Cranking the gore up way past PG-13 and well into R, the
line on which the previous movies about a mostly-immortal healing beast man
with metal claw hands were already dancing, the movie takes an interest in
imagining the toll a life of superhero violence would take on a person. Add to
that the sense of despair over a history of fighting for your cohort’s safety
and ending up with nothing to show for it, the movie’s core of physical,
psychological, and moral exhaustion is often harrowing. Affecting, mournful,
and with genuine surprise and sorrow behind its deaths gives many a bloody slice
and stab its due weight. Where most superhero movies take violence as mindless
sensory overload, the X-movies have often been embodied, concerned with the
horror of mutation and the squirming ways the human body can turn on itself.

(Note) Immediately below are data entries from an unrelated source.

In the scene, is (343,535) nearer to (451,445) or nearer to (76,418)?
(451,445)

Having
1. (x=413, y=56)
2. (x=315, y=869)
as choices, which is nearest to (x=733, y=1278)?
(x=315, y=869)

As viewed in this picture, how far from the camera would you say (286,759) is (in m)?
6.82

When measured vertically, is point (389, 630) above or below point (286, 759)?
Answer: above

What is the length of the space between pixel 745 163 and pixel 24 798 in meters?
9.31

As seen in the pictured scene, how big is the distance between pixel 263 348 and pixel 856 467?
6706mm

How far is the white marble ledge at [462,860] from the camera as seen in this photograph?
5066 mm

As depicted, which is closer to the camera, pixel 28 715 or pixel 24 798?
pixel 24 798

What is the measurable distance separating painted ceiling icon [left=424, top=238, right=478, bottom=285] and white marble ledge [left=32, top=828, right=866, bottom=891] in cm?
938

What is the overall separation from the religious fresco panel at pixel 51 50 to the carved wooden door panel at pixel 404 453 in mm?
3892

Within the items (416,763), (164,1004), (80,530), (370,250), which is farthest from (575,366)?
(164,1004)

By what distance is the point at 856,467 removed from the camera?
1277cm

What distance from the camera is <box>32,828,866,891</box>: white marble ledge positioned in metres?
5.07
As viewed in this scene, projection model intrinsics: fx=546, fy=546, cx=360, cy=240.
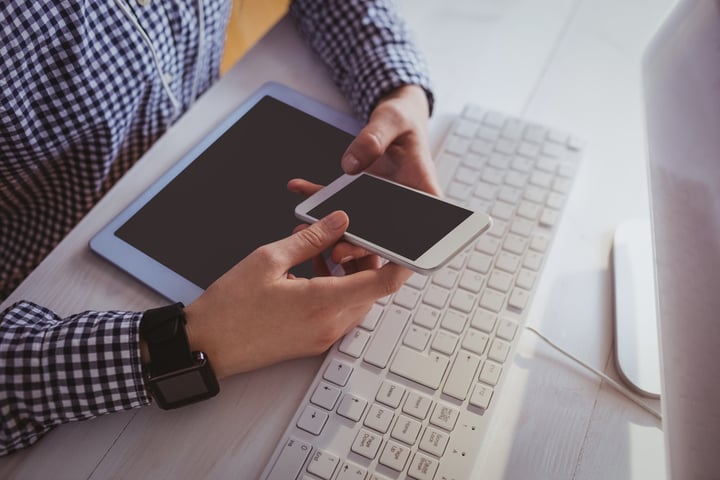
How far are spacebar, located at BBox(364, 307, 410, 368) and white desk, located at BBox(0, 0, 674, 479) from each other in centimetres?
6

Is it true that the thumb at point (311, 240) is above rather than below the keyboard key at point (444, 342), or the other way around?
above

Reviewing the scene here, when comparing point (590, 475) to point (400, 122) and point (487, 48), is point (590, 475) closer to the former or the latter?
point (400, 122)

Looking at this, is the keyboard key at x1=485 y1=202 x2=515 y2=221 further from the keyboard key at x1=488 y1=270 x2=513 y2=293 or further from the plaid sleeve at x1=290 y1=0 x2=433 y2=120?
the plaid sleeve at x1=290 y1=0 x2=433 y2=120

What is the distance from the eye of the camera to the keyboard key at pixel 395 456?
19.3 inches

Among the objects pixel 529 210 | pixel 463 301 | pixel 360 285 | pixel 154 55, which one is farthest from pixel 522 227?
pixel 154 55

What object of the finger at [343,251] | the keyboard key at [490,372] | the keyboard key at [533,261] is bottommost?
the keyboard key at [533,261]

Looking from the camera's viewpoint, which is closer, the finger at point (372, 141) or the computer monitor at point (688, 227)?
the computer monitor at point (688, 227)

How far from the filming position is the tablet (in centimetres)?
60

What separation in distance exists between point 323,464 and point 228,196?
0.33 meters

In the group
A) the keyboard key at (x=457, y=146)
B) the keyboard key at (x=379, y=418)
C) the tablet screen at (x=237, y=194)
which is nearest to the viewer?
the keyboard key at (x=379, y=418)

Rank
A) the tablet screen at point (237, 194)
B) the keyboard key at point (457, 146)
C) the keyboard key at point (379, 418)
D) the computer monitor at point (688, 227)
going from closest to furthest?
the computer monitor at point (688, 227) < the keyboard key at point (379, 418) < the tablet screen at point (237, 194) < the keyboard key at point (457, 146)

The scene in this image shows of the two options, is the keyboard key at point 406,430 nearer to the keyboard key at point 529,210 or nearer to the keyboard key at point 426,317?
the keyboard key at point 426,317

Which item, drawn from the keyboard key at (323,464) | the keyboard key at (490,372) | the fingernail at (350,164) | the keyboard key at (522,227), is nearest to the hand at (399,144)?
the fingernail at (350,164)

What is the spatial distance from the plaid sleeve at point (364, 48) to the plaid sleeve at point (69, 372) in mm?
427
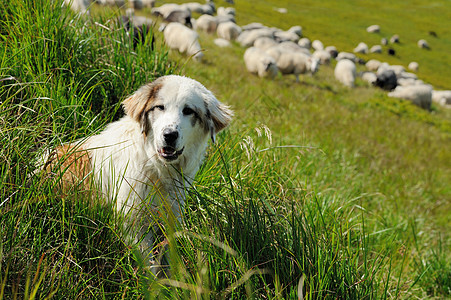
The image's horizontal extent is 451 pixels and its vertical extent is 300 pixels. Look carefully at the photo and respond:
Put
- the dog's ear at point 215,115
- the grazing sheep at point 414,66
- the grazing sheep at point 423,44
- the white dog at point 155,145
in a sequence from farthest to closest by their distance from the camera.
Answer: the grazing sheep at point 423,44
the grazing sheep at point 414,66
the dog's ear at point 215,115
the white dog at point 155,145

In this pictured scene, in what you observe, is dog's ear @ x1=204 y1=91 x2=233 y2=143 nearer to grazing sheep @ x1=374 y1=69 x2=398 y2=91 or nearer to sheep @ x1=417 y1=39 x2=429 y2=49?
grazing sheep @ x1=374 y1=69 x2=398 y2=91

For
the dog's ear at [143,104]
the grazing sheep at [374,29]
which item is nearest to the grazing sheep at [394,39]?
the grazing sheep at [374,29]

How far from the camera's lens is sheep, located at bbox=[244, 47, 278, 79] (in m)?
14.4

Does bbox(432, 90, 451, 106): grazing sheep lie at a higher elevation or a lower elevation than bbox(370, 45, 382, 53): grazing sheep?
lower

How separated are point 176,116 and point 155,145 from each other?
0.83 ft

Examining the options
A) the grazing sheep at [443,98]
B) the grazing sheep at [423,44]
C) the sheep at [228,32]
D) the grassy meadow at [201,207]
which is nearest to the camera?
the grassy meadow at [201,207]

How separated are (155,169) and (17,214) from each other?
1.00 m

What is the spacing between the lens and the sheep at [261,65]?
1436 centimetres

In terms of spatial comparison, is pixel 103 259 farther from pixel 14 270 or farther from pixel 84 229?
pixel 14 270

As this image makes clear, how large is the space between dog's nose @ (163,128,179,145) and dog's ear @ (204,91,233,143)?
0.43 metres

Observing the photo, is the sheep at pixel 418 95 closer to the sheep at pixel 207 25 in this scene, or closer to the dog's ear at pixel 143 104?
the sheep at pixel 207 25

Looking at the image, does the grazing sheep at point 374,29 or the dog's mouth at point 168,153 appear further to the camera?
the grazing sheep at point 374,29

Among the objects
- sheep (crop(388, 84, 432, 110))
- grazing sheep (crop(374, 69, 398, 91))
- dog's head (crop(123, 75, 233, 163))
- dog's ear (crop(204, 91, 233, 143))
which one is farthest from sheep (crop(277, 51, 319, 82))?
dog's head (crop(123, 75, 233, 163))

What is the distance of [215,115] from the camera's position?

This one in particular feeds its exciting action sequences with simple staging
and brisk splatter. Wolverine is a reluctant hero, here at his most reluctant,
a feature-length version of his answer to the question asked about his claws in
2000’s X-Men: “When they come out,
does it hurt?” “Every time.”
That Mangold can pull it off while still spinning a
crowd-pleasingly amusing, exciting actioner is a testament to the resiliency
and elasticity of the franchise, and the willingness of cast and crew to put
real heart into the slow, simple, quiet moments. Jackman’s Wolverine has always
had a wounded soul beneath his star-power charisma, and here he lays it bare.
He’s raw, scraping together just enough power for one last good deed. It’s a fitting
tribute to the character to make what may be his farewell to the role with such
a considered, complicated, and, yes, mature, performance. His scenes with
Stewart crackle with genuine affection and history. Their new dependent is a
wild animal when provoked (revealing a kinship between the old warrior and the
young fugitive). The three of them just might make it to safety, but what then?

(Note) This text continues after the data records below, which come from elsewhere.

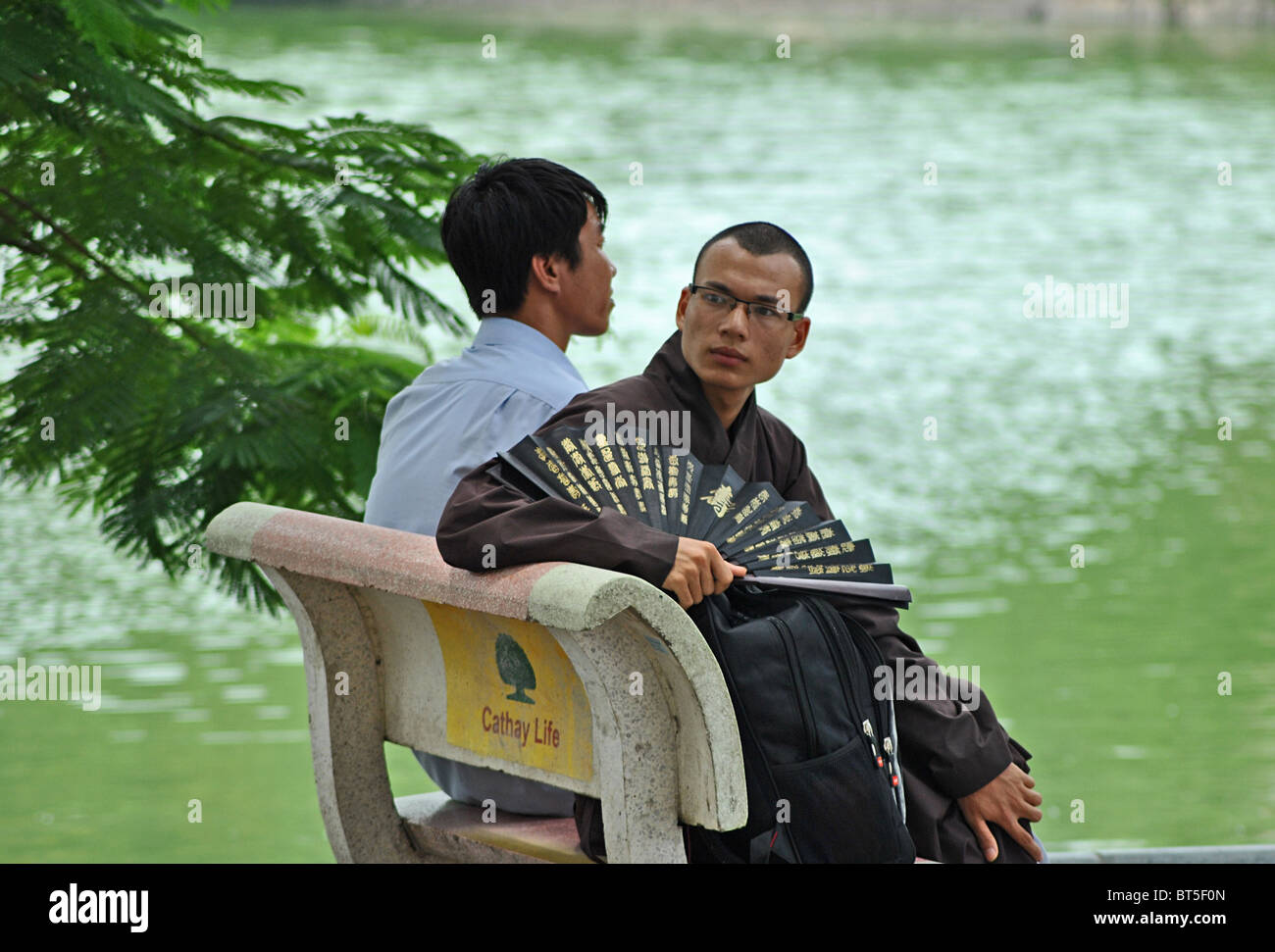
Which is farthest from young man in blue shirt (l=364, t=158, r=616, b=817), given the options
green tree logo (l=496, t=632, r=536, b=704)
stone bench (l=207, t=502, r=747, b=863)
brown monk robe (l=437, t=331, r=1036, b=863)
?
green tree logo (l=496, t=632, r=536, b=704)

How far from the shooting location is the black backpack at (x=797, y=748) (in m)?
2.42

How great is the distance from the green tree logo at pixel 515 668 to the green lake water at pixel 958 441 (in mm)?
2687

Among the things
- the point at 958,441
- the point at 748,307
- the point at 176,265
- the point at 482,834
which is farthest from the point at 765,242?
the point at 958,441

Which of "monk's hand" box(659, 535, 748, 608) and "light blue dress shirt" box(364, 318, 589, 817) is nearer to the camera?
"monk's hand" box(659, 535, 748, 608)

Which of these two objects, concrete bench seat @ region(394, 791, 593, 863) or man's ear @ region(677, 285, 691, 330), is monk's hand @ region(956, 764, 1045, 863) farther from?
man's ear @ region(677, 285, 691, 330)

The end-of-the-line futility gives even the fleeting moments of goodness and
sweetness a sour aftertaste. The film has a compelling commitment to a certain
slicing serenity, suspense visceral and absorbing yet filtered through a state
of zen weariness. It knows we’re all dying, the world is collapsing, and
nothing will ever again be as good as it once seemed. But maybe it’s worth
trying every day to make sure children are equipped with the opportunities to
do better than us with what little we can leave them.